POS0895 EFFECT OF TOFACITINIB ON PATIENT-REPORTED OUTCOMES IN PATIENTS WITH ACTIVE ANKYLOSING SPONDYLITIS: RESULTS FROM A PHASE 3 TRIAL

Abstract

Background: Ankylosing spondylitis (AS) can significantly impact quality of life. Tofacitinib is an oral Janus kinase inhibitor under investigation for the treatment of adult patients (pts) with AS. The safety/efficacy (including pt-reported outcomes [PROs]) of tofacitinib in pts with AS was assessed in a Phase 3 trial (NCT03502616). 1 Objectives: To evaluate the effect of tofacitinib on pt-reported pain, fatigue, overall health and work productivity in pts with active AS enrolled in the Phase 3 trial. Methods: Pts with an inadequate clinical response or intolerance to ≥2 oral NSAIDs were randomised in a double-blind fashion to tofacitinib 5 mg twice daily (BID) or placebo (PBO) for 16 weeks.

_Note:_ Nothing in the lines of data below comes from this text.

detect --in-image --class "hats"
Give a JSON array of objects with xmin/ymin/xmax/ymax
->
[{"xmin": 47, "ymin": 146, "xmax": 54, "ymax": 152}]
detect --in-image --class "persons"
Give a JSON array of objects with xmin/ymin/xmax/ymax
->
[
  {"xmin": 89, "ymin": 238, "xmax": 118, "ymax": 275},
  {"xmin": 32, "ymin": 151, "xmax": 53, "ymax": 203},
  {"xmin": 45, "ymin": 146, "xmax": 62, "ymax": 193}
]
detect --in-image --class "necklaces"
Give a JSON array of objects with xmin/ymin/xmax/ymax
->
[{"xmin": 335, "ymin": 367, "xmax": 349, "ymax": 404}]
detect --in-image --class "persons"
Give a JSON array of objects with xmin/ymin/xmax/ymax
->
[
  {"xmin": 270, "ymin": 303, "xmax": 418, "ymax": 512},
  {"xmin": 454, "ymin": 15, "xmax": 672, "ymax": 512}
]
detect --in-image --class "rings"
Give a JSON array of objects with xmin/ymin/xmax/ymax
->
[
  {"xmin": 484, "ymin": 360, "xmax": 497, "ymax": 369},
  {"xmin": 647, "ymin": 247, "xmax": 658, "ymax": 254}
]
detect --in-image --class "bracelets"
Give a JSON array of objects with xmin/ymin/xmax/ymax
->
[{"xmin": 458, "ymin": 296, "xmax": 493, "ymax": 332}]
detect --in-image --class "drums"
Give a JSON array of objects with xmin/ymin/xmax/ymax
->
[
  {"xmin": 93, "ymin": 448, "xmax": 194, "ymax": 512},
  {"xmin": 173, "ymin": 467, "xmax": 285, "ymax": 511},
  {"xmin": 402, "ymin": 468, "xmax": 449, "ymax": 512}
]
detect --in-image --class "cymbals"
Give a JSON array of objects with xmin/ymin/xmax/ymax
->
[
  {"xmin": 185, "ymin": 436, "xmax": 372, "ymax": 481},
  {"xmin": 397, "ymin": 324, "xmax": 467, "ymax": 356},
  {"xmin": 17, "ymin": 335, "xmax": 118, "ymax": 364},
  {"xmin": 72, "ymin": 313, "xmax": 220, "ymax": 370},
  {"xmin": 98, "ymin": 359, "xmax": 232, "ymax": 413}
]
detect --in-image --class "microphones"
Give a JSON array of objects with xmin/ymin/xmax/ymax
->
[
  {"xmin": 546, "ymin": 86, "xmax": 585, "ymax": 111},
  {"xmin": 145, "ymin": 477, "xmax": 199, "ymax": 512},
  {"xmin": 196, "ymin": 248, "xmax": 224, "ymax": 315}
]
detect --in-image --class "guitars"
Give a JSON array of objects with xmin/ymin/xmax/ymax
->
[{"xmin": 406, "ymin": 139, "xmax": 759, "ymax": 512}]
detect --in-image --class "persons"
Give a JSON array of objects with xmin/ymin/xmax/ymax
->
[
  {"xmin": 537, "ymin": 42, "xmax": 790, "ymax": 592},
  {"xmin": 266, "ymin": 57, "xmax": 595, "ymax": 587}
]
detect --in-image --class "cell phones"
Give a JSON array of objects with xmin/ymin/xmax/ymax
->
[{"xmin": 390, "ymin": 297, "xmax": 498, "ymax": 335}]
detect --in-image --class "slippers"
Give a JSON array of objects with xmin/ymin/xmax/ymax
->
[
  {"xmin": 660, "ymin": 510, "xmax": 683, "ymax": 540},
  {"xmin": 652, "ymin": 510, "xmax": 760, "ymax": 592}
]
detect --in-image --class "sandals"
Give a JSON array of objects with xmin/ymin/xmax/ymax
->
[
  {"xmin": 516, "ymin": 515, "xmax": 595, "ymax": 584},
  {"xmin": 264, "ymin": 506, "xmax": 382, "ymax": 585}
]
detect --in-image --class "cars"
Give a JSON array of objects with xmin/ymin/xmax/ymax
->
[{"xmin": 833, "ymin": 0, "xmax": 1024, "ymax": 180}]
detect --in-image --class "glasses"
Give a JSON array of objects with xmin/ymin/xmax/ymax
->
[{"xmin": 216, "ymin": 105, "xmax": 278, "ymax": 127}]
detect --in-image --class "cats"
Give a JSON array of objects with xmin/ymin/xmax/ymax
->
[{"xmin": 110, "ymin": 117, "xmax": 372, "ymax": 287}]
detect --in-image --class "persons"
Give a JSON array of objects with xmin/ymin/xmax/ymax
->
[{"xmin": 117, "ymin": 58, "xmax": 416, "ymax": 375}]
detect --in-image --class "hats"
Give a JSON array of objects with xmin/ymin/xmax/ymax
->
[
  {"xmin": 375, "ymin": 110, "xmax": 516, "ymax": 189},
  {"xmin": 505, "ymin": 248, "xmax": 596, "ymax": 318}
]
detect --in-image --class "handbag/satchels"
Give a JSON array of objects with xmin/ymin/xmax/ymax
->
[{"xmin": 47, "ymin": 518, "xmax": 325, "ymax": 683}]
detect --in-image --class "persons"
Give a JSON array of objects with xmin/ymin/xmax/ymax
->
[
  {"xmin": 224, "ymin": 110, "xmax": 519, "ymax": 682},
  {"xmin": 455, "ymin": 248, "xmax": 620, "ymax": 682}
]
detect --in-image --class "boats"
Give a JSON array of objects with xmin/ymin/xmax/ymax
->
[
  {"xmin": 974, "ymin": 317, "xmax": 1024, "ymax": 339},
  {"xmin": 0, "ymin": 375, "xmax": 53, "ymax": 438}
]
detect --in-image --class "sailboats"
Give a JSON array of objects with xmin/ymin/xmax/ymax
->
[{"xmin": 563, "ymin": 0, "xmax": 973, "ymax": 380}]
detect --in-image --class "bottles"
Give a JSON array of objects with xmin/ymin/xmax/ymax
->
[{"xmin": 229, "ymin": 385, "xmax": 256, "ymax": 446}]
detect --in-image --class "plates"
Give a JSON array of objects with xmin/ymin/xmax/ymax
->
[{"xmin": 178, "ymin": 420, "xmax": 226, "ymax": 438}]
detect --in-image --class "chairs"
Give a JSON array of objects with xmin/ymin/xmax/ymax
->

At Week (W)16, all pts received open-label tofacitinib 5 mg BID up to W48. Least squares (LS) mean changes from baseline (∆) up to W48 are reported for the following outcomes: pt assessment of nocturnal spinal pain, Functional Assessment of Chronic Illness Therapy-Fatigue (FAC-IT-F), Short Form-36 Health Survey version 2 (SF-36v2; W16 and W48 only), and Work Productivity and Activity Impairment Questionnaire (WPAI; W16 and W48 only). Results: At W16, there were greater improvements from baseline in pain (total back pain [previously published 1 ] and nocturnal spinal pain) and fatigue (FAC-IT-F total score; experience and impact domain scores) with tofacitinib vs PBO (p≤0.05; Table 1); improvements were observed as early as W2. Also, improvements in SF-36v2 physical component summary (PCS) (Table 1), and physical functioning, role-physical, bodily pain, general health and social functioning domains (Figure 1) were greater with tofacitinib vs PBO at W16 (p≤0.05). Similarly , improvements in WPAI scores at W16 were greater with tofacitinib vs PBO (p≤0.05), except for % work time missed (Table 1). Improvements with tofacitinib continued up to W48 (Table 1/Figure 1). Generally, pts receiving PBO who advanced to tofacitinib at W16 reported similar improvements after switching to tofacitinib (Table 1/Figure 1). Conclusion: In pts with active AS, improvements in spinal pain, fatigue, overall health and work productivity were greater with tofacitinib vs PBO at W16; improvements continued up to W48. These PRO findings support the primary efficacy results of this Phase 3 trial, 1 and add to the overall understanding of the benefit/risk profile of tofacitinib in patients with AS. REFERENCES: [1] Deodhar et al. Arthritis Rheumatol 2020; 72 (S10): Abs L11.